> Instruction: Render the lines of the records from the line with "In the presented" to the line with "925 millimetres", both included, as a Markdown table with the columns Row and Line. Number each row and leave out blank lines.

> Material for the task:
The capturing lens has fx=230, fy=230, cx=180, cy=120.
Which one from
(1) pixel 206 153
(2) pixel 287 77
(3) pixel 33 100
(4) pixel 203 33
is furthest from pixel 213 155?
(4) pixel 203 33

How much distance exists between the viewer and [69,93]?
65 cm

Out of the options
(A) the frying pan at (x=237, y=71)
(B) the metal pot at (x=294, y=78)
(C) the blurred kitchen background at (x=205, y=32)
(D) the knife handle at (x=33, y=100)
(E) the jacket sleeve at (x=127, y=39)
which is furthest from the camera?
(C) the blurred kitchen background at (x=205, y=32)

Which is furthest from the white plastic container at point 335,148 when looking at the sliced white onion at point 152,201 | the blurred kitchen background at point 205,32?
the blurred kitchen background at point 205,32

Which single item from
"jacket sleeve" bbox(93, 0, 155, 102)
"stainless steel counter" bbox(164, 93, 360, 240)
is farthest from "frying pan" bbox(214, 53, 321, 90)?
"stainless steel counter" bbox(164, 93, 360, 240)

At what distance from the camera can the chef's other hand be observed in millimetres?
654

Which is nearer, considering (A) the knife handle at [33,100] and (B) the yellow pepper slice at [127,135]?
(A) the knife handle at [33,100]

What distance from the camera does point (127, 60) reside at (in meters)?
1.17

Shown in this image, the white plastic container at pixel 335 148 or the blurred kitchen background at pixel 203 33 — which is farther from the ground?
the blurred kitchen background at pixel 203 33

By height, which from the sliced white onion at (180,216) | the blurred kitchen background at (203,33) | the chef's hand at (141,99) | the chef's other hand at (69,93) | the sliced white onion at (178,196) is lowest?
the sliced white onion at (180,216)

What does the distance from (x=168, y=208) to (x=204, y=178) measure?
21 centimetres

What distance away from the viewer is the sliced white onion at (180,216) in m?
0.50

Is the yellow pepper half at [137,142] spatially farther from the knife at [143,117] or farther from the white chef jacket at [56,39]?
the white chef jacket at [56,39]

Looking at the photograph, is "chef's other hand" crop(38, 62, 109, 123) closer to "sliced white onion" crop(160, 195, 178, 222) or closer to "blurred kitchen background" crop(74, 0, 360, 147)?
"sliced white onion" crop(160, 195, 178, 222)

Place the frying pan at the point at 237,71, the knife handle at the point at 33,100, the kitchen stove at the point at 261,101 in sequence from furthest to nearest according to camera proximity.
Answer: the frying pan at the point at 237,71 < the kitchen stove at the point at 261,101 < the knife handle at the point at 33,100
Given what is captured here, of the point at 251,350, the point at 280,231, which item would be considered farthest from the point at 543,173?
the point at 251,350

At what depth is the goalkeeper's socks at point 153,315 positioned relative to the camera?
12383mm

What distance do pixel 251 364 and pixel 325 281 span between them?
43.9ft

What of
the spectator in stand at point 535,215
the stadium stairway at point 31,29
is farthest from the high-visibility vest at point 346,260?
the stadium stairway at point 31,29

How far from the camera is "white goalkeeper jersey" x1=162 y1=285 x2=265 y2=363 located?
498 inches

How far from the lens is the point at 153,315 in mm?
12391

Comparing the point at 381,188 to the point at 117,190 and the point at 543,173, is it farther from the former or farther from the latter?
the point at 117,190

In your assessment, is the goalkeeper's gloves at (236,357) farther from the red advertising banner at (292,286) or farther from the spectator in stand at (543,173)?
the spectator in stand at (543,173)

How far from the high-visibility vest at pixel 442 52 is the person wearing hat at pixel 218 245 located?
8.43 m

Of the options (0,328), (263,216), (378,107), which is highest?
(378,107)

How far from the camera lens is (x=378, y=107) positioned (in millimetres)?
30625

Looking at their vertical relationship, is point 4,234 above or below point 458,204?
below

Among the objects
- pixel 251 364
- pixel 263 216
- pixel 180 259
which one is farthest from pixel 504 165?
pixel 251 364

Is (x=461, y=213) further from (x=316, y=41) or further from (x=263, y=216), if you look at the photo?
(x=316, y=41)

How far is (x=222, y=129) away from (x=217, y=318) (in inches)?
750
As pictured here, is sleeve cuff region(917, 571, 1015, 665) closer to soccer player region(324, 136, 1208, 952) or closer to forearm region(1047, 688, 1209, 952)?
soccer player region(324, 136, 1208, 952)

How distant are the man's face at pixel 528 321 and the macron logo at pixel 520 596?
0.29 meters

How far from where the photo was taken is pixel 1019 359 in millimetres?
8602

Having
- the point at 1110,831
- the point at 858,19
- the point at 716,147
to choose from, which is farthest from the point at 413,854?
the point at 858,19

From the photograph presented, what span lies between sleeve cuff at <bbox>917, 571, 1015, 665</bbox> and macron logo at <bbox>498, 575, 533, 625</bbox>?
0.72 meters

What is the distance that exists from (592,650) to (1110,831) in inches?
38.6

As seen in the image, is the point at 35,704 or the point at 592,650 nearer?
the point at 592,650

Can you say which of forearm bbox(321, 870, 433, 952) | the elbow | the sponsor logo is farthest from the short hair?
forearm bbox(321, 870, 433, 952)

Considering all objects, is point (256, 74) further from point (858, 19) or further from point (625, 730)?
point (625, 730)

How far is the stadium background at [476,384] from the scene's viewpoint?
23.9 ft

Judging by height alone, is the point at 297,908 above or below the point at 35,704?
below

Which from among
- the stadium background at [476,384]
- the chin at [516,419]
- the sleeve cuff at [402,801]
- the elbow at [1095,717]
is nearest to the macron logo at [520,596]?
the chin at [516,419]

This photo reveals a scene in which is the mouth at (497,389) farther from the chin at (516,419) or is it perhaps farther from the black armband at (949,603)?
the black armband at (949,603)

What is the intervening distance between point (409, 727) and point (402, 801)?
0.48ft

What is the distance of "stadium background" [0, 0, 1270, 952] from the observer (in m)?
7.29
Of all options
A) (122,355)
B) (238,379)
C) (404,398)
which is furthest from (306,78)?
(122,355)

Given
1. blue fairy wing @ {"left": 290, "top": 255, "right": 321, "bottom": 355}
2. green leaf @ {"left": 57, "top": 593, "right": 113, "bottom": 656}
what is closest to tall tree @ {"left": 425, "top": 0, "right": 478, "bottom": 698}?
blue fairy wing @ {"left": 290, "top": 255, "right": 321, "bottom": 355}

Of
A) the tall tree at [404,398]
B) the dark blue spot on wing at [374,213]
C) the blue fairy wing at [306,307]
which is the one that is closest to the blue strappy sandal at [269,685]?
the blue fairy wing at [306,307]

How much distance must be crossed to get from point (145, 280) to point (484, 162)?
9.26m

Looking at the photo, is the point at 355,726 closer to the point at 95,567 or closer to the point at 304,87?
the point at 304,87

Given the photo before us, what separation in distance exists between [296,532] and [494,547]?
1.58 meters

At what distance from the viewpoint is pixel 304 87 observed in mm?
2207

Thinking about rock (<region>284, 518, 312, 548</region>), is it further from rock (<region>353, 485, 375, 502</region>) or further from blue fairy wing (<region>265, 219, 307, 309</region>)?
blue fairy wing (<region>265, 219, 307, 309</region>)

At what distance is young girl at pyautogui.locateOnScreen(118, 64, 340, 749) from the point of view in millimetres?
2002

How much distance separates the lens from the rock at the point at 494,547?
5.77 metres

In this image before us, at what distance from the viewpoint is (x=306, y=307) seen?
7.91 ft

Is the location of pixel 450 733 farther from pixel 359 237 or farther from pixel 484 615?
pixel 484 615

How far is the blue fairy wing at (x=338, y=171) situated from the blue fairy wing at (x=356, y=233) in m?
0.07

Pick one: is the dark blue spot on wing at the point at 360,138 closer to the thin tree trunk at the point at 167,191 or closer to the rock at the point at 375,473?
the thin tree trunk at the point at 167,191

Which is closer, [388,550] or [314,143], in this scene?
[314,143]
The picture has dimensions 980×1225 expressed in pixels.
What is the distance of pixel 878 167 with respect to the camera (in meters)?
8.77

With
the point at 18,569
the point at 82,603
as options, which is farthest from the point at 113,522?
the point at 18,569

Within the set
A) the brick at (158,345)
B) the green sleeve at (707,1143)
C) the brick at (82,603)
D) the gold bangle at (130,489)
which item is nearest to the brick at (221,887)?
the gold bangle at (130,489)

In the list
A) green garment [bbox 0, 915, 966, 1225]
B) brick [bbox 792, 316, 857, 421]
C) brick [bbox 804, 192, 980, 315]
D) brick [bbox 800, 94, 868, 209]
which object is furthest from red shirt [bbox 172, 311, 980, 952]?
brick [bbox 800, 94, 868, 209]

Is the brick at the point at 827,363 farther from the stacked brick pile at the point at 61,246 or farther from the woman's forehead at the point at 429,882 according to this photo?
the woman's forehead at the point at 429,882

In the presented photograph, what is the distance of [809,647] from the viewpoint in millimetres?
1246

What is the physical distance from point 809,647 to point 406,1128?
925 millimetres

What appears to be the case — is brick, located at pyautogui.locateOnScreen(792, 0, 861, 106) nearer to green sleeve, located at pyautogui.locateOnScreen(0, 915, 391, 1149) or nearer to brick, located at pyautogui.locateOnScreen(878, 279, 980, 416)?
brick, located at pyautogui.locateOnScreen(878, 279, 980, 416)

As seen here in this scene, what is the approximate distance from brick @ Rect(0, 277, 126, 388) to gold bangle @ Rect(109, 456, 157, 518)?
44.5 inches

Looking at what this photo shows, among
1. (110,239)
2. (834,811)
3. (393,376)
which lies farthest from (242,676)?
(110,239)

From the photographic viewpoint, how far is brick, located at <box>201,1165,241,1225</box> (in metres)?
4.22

> Problem solution:
| Row | Line |
|---|---|
| 1 | In the presented photograph, what is the distance of [809,647] from the viewpoint in millimetres? |
| 2 | 1246 |
| 3 | What is the physical distance from point 809,647 to point 406,1128? |
| 4 | 925 millimetres |